Il summit per la pace convocato dall’Ucraina in Svizzera non è riuscito a ottenere risultati significativi nemmeno per la Russia, e ha mostrato come non esistano blocchi consolidati attorno alle due parti in guerra (eccezion fatta, e anche qui con alcune necessarie precisazioni, per la NATO). Appaiono però inevitabili ulteriori tentativi di dover giungere a forme di negoziati, come riconosciuto anche dal portavoce del Cremlino Dmitry Peskov e dal ministro degli Esteri ucraino Dmytro Kuleba, nonostante le dichiarazioni di Putin a margine delle visite a Pyongyang e Hanoi siano alquanto nette in merito.
Dopo aver firmato un patto di mutuo soccorso in caso di aggressione militare tra Russia e Corea del Nord (che ha spinto la Corea del Sud a riconsiderare la possibilità di fornire armi all'Ucraina), in occasione della conferenza stampa tenuta a conclusione della prima giornata di visita ufficiale in Vietnam il presidente russo è tornato sul tema del ricorso alle armi nucleari, sostenendo come si stia pensando a una ridefinizione della dottrina atomica di Mosca, e aggiungendo che in caso di una sconfitta strategica, ritenuta una minaccia alla sopravvivenza dello Stato russo, non vi sarebbero esitazioni a ricorrere al nucleare. Un tema ripreso ogni volta che si vuol dare un segnale all’Alleanza Atlantica su quali siano i limiti entro cui il sostegno all’Ucraina viene considerato tollerabile e non in grado di impensierire la Russia, e ritornato, prima, nel corso della sessione tenuta da Putin al Forum internazionale economico di San Pietroburgo e, poi, nella capitale vietnamita.

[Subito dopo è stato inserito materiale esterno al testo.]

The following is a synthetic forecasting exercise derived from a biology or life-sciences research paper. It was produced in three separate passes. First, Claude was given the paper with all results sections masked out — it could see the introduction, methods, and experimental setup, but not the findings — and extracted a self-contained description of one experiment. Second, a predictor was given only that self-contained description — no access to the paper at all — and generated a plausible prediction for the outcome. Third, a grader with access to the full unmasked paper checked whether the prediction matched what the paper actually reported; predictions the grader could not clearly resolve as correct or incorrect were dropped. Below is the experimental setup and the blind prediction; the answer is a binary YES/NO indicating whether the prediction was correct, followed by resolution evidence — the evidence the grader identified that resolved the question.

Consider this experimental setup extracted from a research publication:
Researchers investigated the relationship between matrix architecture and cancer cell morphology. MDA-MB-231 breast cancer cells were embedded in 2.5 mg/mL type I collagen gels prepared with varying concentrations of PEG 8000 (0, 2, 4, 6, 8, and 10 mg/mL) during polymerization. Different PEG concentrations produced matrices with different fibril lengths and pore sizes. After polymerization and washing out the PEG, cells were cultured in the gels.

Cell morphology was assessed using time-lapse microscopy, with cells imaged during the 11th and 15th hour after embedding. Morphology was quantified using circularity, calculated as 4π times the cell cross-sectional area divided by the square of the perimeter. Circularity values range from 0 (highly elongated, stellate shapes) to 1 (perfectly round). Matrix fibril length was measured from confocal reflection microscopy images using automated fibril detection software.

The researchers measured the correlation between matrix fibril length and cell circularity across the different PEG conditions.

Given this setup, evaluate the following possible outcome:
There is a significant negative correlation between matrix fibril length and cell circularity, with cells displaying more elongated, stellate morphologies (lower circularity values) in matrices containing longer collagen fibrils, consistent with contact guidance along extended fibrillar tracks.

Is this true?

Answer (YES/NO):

Oltre al messaggio inviato ai governi occidentali, vi è un’altra implicazione nelle parole del leader russo, la convinzione di poter continuare a combattere ancora a lungo, almeno fino al 2025. Le elezioni presidenziali negli Stati Uniti rappresenteranno un passaggio importante per la tattica adottata dal Cremlino, dove si ritiene possibile la fine del sostegno americano all’Ucraina in caso di una affermazione di Donald Trump alle urne: poco importa se, nell’attesa del responso delle urne, moriranno ancora migliaia di militari e civili, nei sobborghi di Volchansk, a Chasiv Yar, a Kharkiv o a Belgorod; Putin ritiene che il tempo sia dalla sua parte.